Page 42
We climbed higher and higher, tramping on until dusk. We made camp near a small gorge. The array of balsam firs hid the moon and emitted a soothing evergreen tang. I reclined on my bed roll and chewed on dried venison. The brothers settled in, bracketing my sides. Their earthy musk enveloped my senses, but no part of them touched me. They wouldn’t, unless I asked. I cherished that trust.
Naalnish murmured through the silence. “We hunt here before daybreak.”
I raised my head. “And what do we hunt?”
“We hunt what is offered. No more.”
I often thought his obtuseness was intentional. Then he laughed, and I was certain.
“The mountain cradles much life, Spotted Wing. It would be a great gift to see the whitetail deer, the raccoon or weasel, the cotton-tail rabbit, and maybe the cave bat. I hope for wild boar or black bear. Whatever we find, we use without waste.”
My jaw dropped. “You eat bear?”
“Sometimes you eat the bear. Sometimes the bear eats you.”
The men chuckled. I fell back on my bed roll with a sigh. That was when I felt it. A shift in the air, in my gut. Something flickered out of the corner of my eye. A neon shape crouched on two legs below a mountain ash twenty yards away.
“We have a visitor.” I gripped a knife in each fist and rolled to the balls of my feet. Four more crept in.
Badger snuffed out the fire and squatted next to me.
“Can you see them?” I whispered through the dark. The flickers moved closer.
“No. I hear them,” he said.
Only a few yards separated us from them. But they were as night blind as my companions.
“There are five,” I said. “They’re close now.”
Badger’s face hovered inches from mine, his eyes wide and calculating. I knew what he planned. Save the damsel. But he’d never seen this damsel fight, didn’t know I wouldn’t need saving.
I turned away from him, lunged at the aphid vaulting toward our huddle, and collided with it in midair. We rolled into a boulder. Its eyes stared without seeing. An easy plunge. I regained the blade. The hole that was its eye spouted black blood.
I pivoted. The others inched toward my friends. I ran toward their glow, took down the next three as easy as the first.
The last one danced around me. I grabbed it, pulled its chest to mine, and tucked my head under the flex of its mandible. The aphid’s oily body slipped free. It shook its head, chin thick with spit.
I fell back, heaved a dagger. The aphid bent with a blur. The knife crashed through the brush. I flung the next two. Missed the kill shot. What the fuck was wrong with me?
One blade left. “Um guys? Now would be a good time to run.”
I jumped on the thing’s chest. Raised the knife. Focused all my strength in that swing. The blade’s momentum ceased. A hit. I slid off the torso, landed beneath it, looked up.
My final blade protruded from its jaw, just above two others in its neck.

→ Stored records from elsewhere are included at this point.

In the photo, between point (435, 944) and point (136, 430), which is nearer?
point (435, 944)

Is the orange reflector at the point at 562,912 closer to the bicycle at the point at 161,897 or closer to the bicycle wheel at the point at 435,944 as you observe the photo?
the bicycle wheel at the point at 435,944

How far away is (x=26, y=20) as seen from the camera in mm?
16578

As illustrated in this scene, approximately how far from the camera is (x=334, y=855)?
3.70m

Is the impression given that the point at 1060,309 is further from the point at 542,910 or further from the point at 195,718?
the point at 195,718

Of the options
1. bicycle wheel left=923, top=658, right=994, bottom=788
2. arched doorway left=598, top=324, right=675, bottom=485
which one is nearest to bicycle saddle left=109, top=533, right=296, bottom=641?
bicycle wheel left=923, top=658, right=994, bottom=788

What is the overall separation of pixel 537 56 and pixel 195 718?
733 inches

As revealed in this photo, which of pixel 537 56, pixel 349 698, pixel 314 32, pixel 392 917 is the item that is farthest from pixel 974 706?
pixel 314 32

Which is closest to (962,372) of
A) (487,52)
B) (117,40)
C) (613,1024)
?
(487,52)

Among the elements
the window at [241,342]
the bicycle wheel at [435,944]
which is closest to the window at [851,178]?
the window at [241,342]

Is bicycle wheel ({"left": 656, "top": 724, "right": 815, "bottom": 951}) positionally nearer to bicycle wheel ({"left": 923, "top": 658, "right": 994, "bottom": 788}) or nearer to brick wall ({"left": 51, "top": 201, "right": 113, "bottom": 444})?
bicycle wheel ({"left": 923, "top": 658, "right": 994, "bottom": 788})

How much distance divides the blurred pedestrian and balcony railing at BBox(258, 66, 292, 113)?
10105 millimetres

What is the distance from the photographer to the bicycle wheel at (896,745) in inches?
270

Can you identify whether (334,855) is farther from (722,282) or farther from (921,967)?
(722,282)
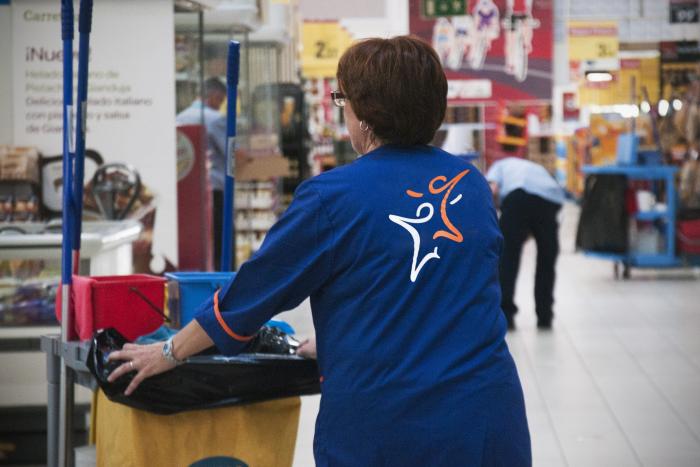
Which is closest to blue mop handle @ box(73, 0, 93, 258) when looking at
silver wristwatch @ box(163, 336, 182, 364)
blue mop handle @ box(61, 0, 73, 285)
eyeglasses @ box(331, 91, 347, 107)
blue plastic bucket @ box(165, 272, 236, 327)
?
blue mop handle @ box(61, 0, 73, 285)

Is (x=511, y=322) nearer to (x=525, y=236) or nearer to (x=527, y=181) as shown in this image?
(x=525, y=236)

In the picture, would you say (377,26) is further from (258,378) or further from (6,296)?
(258,378)

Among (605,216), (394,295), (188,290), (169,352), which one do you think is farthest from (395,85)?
(605,216)

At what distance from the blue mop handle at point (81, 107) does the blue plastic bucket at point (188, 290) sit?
0.85 ft

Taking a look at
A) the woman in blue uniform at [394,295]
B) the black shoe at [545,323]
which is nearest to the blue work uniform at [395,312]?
the woman in blue uniform at [394,295]

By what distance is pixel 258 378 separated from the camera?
2.64m

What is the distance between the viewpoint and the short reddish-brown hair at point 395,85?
2.27m

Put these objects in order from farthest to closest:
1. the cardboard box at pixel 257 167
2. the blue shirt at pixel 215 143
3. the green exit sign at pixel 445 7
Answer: the green exit sign at pixel 445 7 < the cardboard box at pixel 257 167 < the blue shirt at pixel 215 143

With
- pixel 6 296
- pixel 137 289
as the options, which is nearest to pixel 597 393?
pixel 6 296

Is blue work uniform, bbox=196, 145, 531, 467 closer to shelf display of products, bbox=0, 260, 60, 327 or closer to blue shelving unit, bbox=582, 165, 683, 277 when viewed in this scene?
shelf display of products, bbox=0, 260, 60, 327

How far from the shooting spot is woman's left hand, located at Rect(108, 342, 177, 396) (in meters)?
2.48

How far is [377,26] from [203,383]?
13.8m

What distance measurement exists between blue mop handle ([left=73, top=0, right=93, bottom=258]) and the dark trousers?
20.8 ft

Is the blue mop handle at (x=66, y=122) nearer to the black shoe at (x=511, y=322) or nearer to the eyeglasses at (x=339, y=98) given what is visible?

The aphid mounted me. I dodged the mouth and angled my body to reach one of the protruding knives.
When Badger jumped on its back, I screamed, “Goddammit. You’re supposed to be running.”
The aphid bucked, crashed Badger into a tree and pinned me to the packed dirt.
Fuck. Had my training waned that much during those restful winter months? Instead of killing it, I needed follow my own advice and fucking run. I dodged its strikes, tried to wiggle free. Just needed my leg—
A shrill ripped from its throat. It crumpled on top of me.
A couple pounding breaths later, I pushed it off. A tomahawk jutted from the back of its head, the blade buried to the hilt. The ax’s owner bent down, copper eyes inches away. The lines around Jesse’s mouth creased with tenderness. With his scowl lifted, his beautiful face radiated. “You all right?”
I blinked through the grime caking my eyes. “Yes.” Ugh, that sounded weak. I coughed, raised my chin. “Yes.” There. Much better.
He wiped the blood from my cheeks and smeared it over his own. “Wanunhecun. I misjudged you.” Then he freed his tomahawk from the aphid skull and stalked into the forest.
My whole body seemed to revolt at my refusal to run after him, but I collected my knives and dealt with it. I still didn’t trust him.
I woke the next morning to Badger chattering on about the prior night. The same noise I fell asleep to. Apparently, not disheartened by my attack on the web of life.
I moaned and gave him a glower he couldn’t misinterpret. “What about the hunt we came for?”
Naalnish eyed me. “There’s a bend in the gorge. We’ll guard while you dip. Then we’re heading back.”
I held my arms in front of me. Dried blood and dirt left only a few patches of visible skin. “No hunt.”